Dat brengt mee dat evenmin sprake kan zijn van toewijzing van het verzoek van de man tot nihilstelling of matiging van de vordering van de vrouw ad € 16.504,33 ter zake van achterstallige kinderalimentatie. Ook het verzoek tot matiging van de bijdrage wegens reeds door de man betaalde bedragen -die overigens zo volgt ook uit rechtsoverweging 5.1 door de vrouw worden betwist- moet om die reden worden afgewezen.

6.De slotsom

6.1
Op grond van hetgeen hiervoor is overwogen zal het hof de bestreden beschikking, voor zover aan zijn oordeel onderworpen, bekrachtigen.
6.2
Het hof zal de proceskosten in hoger beroep compenseren, nu partijen (gewezen) echtgenoten zijn en de procedure de bijdrage voor de uit die relatie geboren kinderen betreft.

7.De beslissing

Het hof, beschikkende in hoger beroep:
bekrachtigt de beschikking van de rechtbank Midden-Nederland, locatie Lelystad, van
20 november 2018, voor zover aan het oordeel van het hof onderworpen, en in zoverre opnieuw beschikkende:
compenseert de kosten van het geding in hoger beroep in die zin, dat elke partij de eigen kosten draagt;
wijst het meer of anders verzochte af.

GETOONDE GEGEVENS.

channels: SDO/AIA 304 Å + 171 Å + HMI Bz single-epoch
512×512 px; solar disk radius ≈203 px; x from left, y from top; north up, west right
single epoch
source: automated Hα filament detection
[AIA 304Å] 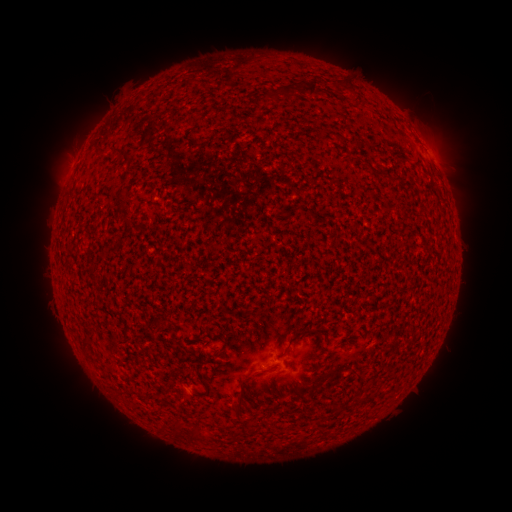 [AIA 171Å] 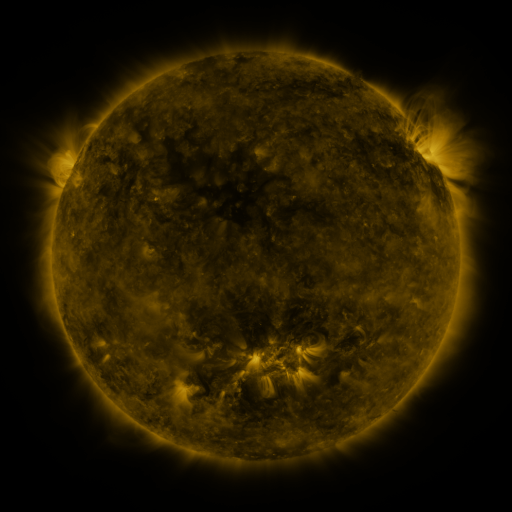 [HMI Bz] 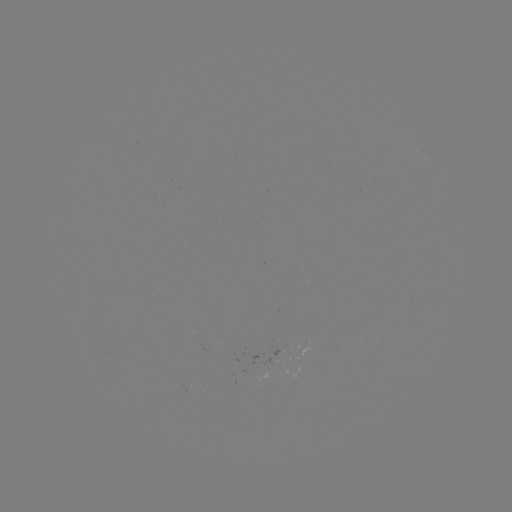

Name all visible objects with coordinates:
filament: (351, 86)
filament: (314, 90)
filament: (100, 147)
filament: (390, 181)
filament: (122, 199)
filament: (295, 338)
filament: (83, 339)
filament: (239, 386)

OPDRACHT.
Beantwoord met de gegeven tekst de volgende vragen.
(a) Hoe hoog is de vordering van de vrouw ter zake van achterstallige kinderalimentatie?
(b) Waarom compenseert het hof de proceskosten in hoger beroep?
(c) Van welke rechtbank, welke locatie en welke datum is de beschikking die het hof bekrachtigt?

UITWERKING.
(a) € 16.504,33.
(b) Omdat partijen (gewezen) echtgenoten zijn en de procedure de bijdrage voor de uit die relatie geboren kinderen betreft.
(c) Van de rechtbank Midden-Nederland, locatie Lelystad, van 20 november 2018.